Lichinales is the sole order of ascomycete fungi in the class Lichinomycetes. It contains three families: Gloeoheppiaceae (3 genera), Lichinaceae (43 genera), and Peltulaceae (1 genus). Most species are lichenized. Lichinales was proposed in 1986 by German lichenologists Aino Henssen and Burkhard Büdel. The class Lichinomycetes was created by Valérie Reeb, François Lutzoni and Claude Roux in 2004.

A study published in late 2022 suggests that six classes of fungi, Candelariomycetes, Coniocybomycetes, Geoglossomycetes, Lichinomycetes, Sareomycetes, and Xylonomycetes, are all part of a clade that has a sister relationship with a clade containing Lecanoromycetes and Eurotiomycetes. Lichinomycetes is the oldest name among these orders, and so the authors used this name for the group. Phylogenomic analysis of a 481-genome set showed that as a group, the Lichinomycetes have relatively small genomes, and fewer metabolic gene clusters; one consequence of this is an inability to break down cellulose and pectin. Because of this reduced metabolic capability, Lichinomycetes fungi may have adapted to partner symbiotically with other species to compensate for these losses.

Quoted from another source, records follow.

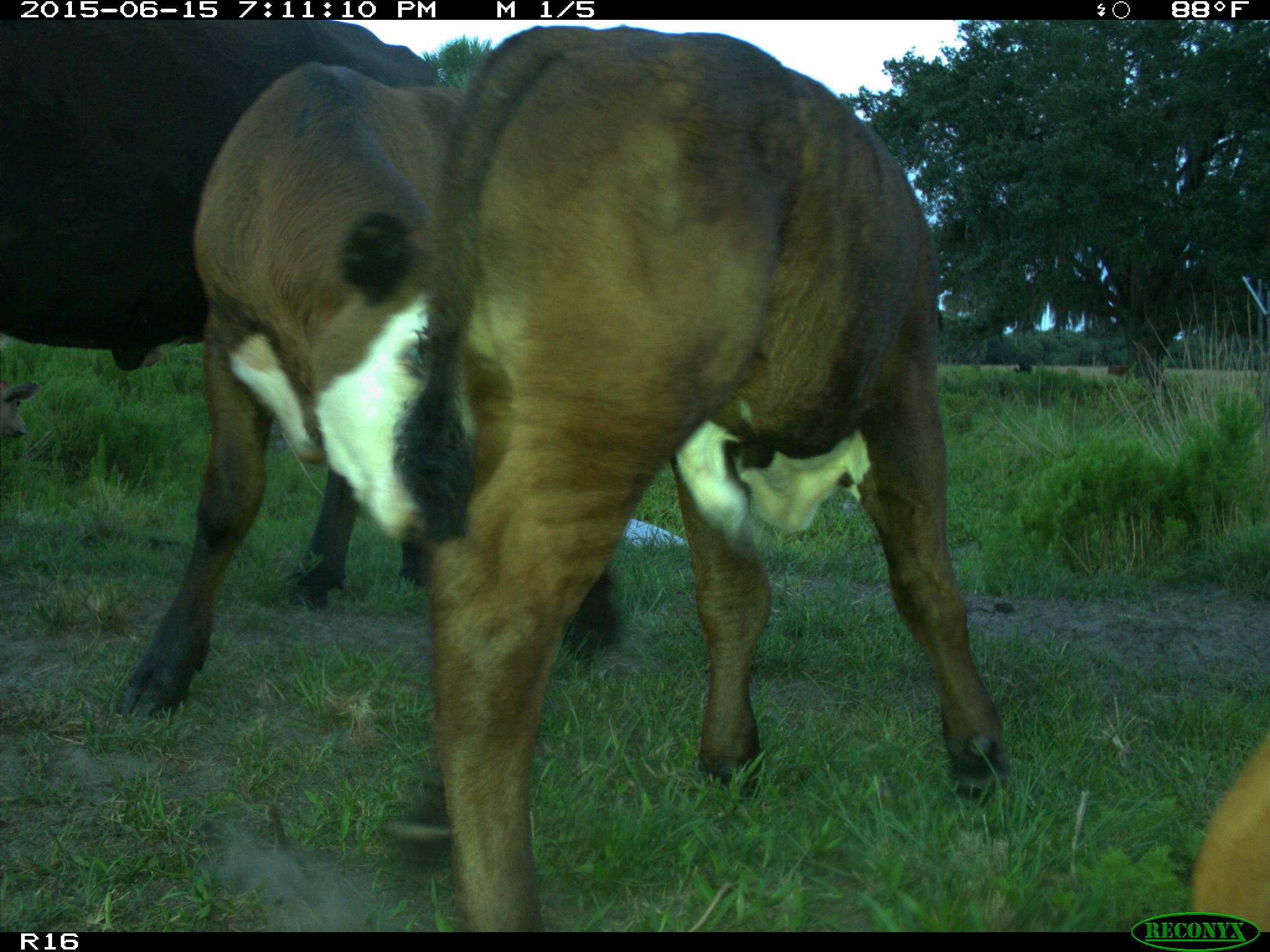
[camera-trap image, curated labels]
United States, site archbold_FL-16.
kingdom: Animalia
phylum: Chordata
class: Mammalia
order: Artiodactyla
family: Bovidae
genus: Bos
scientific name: Bos taurus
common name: domestic cow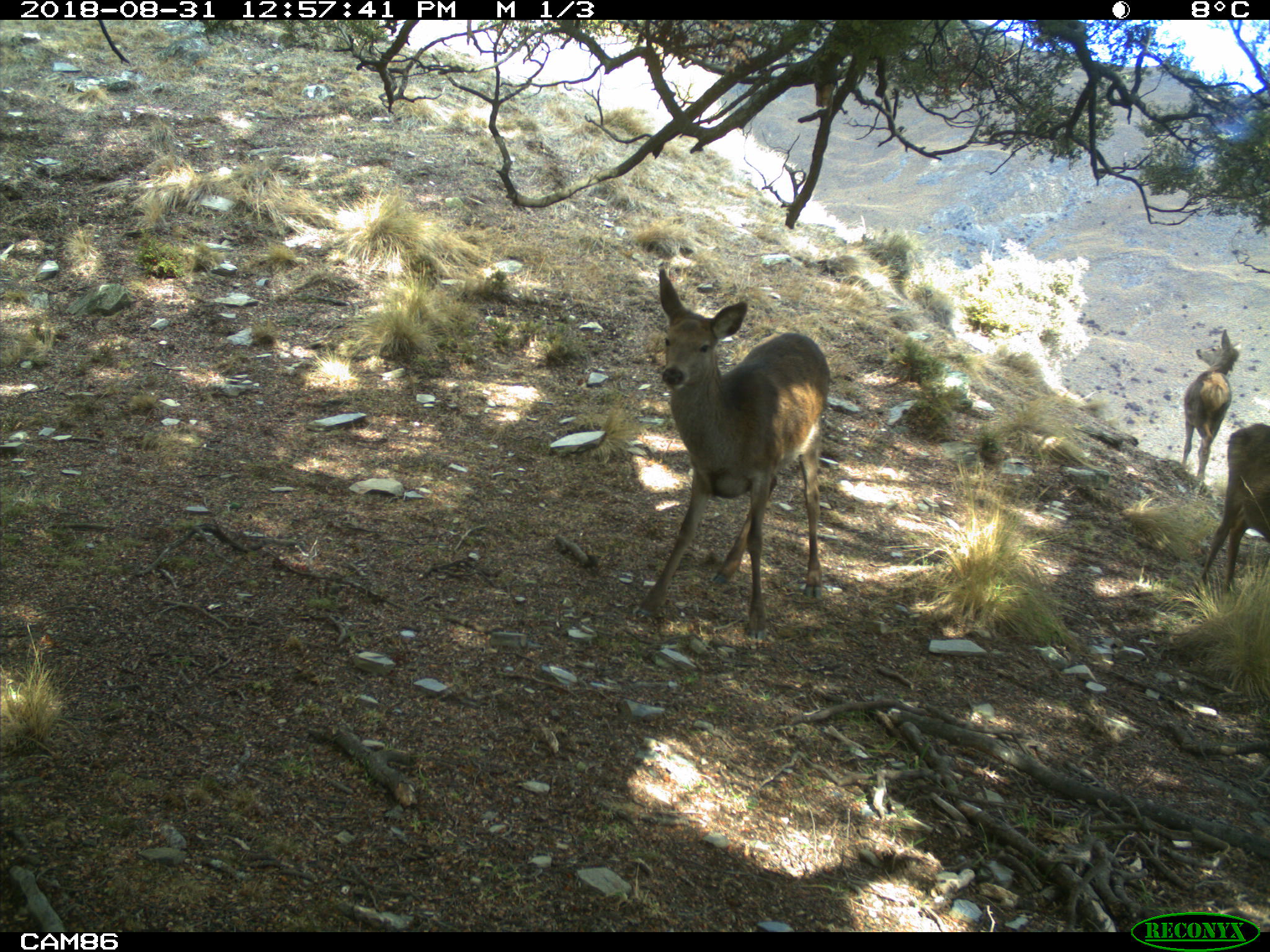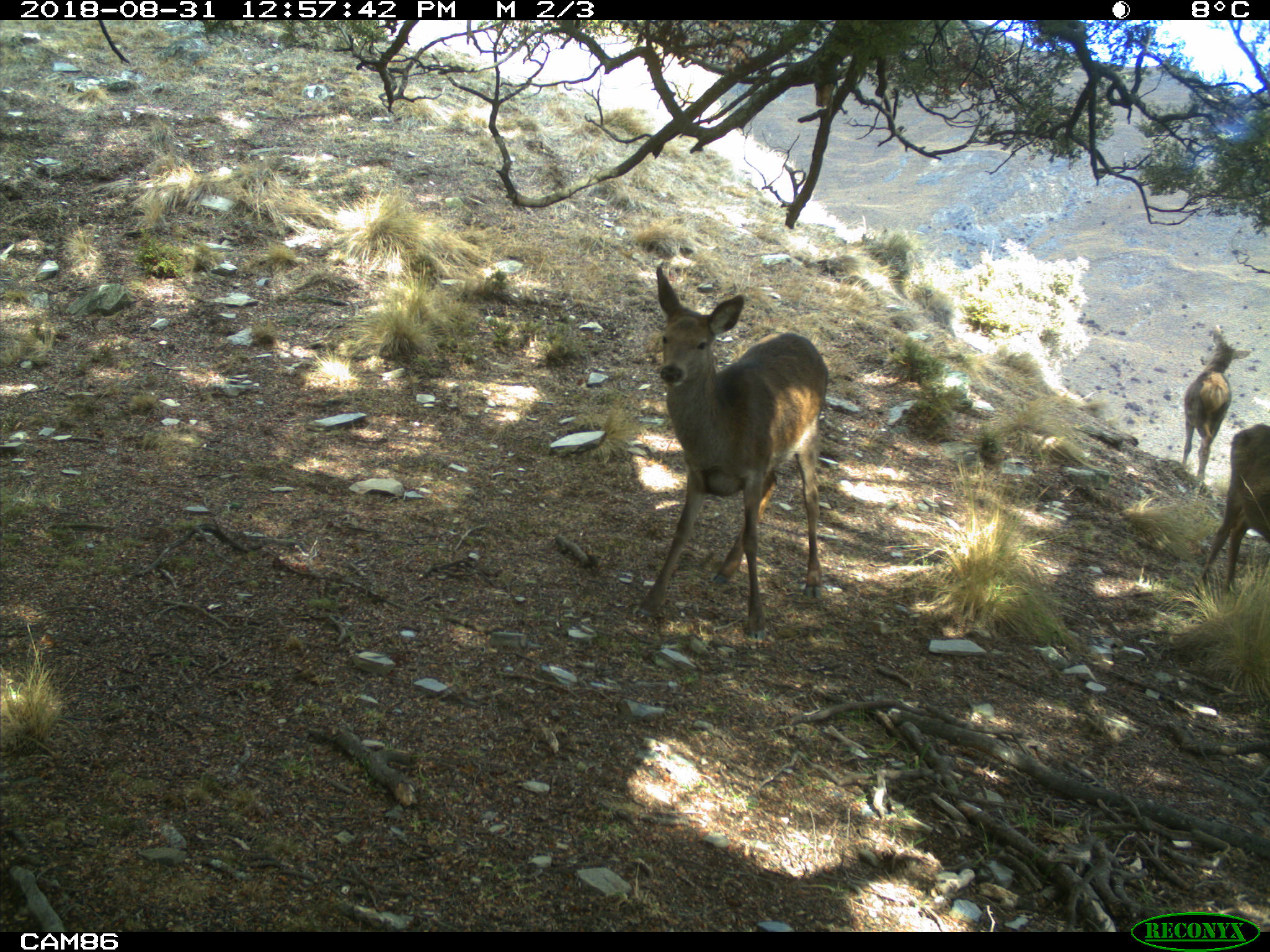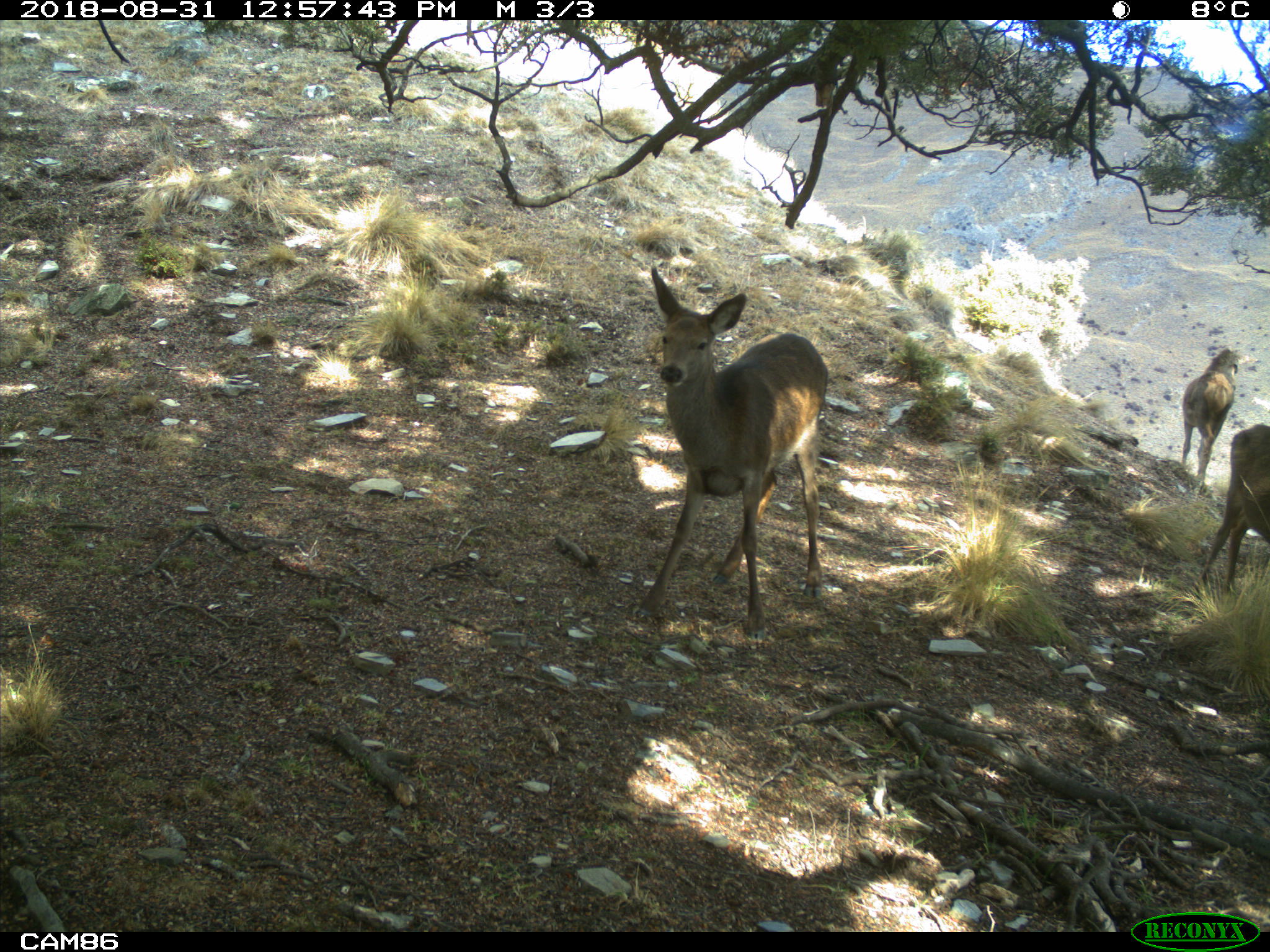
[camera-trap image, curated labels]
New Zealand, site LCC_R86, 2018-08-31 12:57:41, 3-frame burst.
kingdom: Animalia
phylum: Chordata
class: Mammalia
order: Artiodactyla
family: Cervidae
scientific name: Cervidae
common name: deer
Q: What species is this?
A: Deer (Cervidae).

The genus Trizodia is currently included in Lichinomycetes based on multi-locus analyses that sampled the Japanese species T. silvestris; these data place the genus in the class but leave its order open (sometimes near Vezdaea). A genome-scale phylogenomic study of 1,292 single-copy genes likewise recovered an expanded Lichinomycetes that includes a Trizodia lineage, supporting its class-level placement even though the ordinal rank remains incertae sedis. Earlier multilocus work offered alternative placements with limited support (e.g., near Candelariomycetes), so recent treatments retain Trizodia in Lichinomycetes pending denser sampling.

==Photobionts==
A 2021 study of (photosynthetic partners) in Lichinales lichens suggested that cyanobiont diversity in the group is broader than earlier morphology-based identifications had indicated. Using a polyphasic approach that combined culture observations, microscopy, and DNA sequence data, the authors examined photobionts from species of Lichinella, Peccania, and Peltula, and recovered lineages assignable to Aliterella, Sinocapsa, and Komarekiella. They also described two new cyanobacterial genera, Pseudocyanosarcina and Compactococcus, together with seven new species associated with lichens in the order. The study therefore suggests that Lichinales is an important source of previously overlooked cyanobacterial diversity, and that older assignments of unicellular photobionts to Chroococcidiopsis had obscured a more complex pattern of symbiosis.